Staff Site Reliability Engineer

hace 1 semana


Ciudad de México CDMX Crunchyroll, LLC A tiempo completo

**About Crunchyroll**:
WE HELP EVERYONE BELONG. IT'S OUR PURPOSE.

Founded by fans, Crunchyroll delivers the art and culture of anime to a passionate community. We super-serve over 100 million anime and manga fans across 200+ countries and territories, and help them connect with the stories and characters they crave. Whether that experience is online or in-person, streaming video, theatrical, games, merchandise, events and more, it's powered by the anime content we all love.

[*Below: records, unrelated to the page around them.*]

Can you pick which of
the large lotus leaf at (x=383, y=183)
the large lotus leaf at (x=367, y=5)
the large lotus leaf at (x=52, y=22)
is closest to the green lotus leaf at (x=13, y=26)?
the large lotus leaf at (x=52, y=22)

Join our team, and help us shape the future of anime

**Who We Are**:
We're a cast of characters working to shine a spotlight on anime. Crunchyroll is an international business focused on creating both online and offline experiences for fans through content (licensed, co-produced, originals, distribution), merchandise, events, gaming, news, and more. Visit our About Us pages for more information about our collection of brands.

**About the Team**:
The Site Reliability Engineering (SRE) team is dedicated to ensuring the reliability, scalability, and performance of our data infrastructure. We focus on standardizing and implementing monitoring and alerting across all datastores to track key metrics like errors, latency, and throughput, and to ensure critical systems are covered. Our team also leads efforts to keep databases up-to-date, implements Infrastructure as Code (IaC) for high availability and performance, and automates key processes to enhance operational efficiency.

We lead and evangelize the principle of 100% automation. Additionally, we define and document operational requirements, develop incident response processes, and automate monitoring and compliance checks to maintain a secure and reliable data environment. By continuously improving load testing and optimizing data governance practices, we support the overall health and efficiency of our data systems.

**About the Role**

Crunchyroll is growing and changing, presenting unique challenges and opportunities to support millions of anime fans around the world. The Data Engineering team provides seamless help to our internal stakeholders, ensuring an exceptional experience for all Crunchyroll fans.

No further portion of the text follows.